In electronic circuits, resistors are defined to be devices that have a designed resistance against the passage of an electrical current. One could think of a resistor like a dam that lets the water through but at a controlled rate. It allows the current through it, but it lowers the voltage. These are used commonly within electrical devices. If someone was to open something like a vacuum cleaner or a microwave, there is a high possibility that they would find resistors within them. The simple circuit above shows a resistor, the jagged line, in a circuit.
With this being said, there are resistors with different resistance strength. There are colored bands around a resistor that allow people to know the resistance of the resistor. Each color represents a certain strength as well as other important information for the resistor. The units used for the resistance is Ω, or ohms.
Step 1: Meaning of Each Band
The first step to reading a resistor is understanding what each band means. The way this instructable will orientate the resistor will be to have the fifth band that seems a little isolated on the right-hand side. This also assumes that this is a 5 band color code resistor. There are also 4 and 6 band color code resistors. This guide will not be explaining how to read the 6 band color coded resistor.
Meaning of Digit Bands
Band 1 is the band that is on the far left. This band represents the most significant digit of the resistor. Band 2 represents the second most significant digit of the resistor. Band 3 represents the third most significant digit of the resistor. After these three bands, Band 4 represents the power of 10 you will multiply the first three bands by. For example:
If the first three bands mean 223 and the fourth band means 10^3, the resistance of the resistor is 223 * 10^3 = 223,000Ω or 223kΩ. The k stands for kilo which means thousand.

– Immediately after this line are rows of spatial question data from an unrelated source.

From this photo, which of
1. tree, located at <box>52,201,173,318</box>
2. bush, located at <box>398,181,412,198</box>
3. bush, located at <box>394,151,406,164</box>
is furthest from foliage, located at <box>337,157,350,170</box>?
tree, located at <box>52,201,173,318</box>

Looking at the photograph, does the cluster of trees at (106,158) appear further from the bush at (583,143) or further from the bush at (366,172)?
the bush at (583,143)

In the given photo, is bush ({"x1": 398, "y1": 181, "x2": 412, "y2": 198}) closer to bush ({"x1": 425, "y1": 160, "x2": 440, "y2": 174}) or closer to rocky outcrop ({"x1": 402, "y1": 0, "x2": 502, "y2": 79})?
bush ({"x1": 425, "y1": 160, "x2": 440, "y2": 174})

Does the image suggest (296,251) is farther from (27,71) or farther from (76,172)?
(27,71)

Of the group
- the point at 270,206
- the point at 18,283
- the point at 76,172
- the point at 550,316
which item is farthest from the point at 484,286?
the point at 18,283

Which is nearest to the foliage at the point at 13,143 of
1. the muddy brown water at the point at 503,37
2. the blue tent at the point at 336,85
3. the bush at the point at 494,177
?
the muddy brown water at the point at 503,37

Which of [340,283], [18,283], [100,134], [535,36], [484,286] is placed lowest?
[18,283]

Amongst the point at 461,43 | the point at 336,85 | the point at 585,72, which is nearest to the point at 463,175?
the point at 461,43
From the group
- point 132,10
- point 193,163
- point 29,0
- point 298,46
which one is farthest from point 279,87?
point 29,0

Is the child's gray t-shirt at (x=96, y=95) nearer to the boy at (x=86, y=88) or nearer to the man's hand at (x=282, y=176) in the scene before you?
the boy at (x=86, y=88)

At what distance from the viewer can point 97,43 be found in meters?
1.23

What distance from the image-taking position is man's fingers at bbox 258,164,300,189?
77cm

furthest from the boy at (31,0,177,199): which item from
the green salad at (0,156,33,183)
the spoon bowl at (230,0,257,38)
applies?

On the 4 band color coded resistor, the bands are read the same way except you take away the first band from the 5 band color coded resistor.
Meaning of Tolerance Band
The fifth band represents the tolerance of the resistor. The tolerance is the range that the resistors actual value could be. This is to allow for any errors within the resistors resistance. For example:
If the resistor is a 110kΩ with a ±10% tolerance, the actual resistance could range from 99-121kΩ.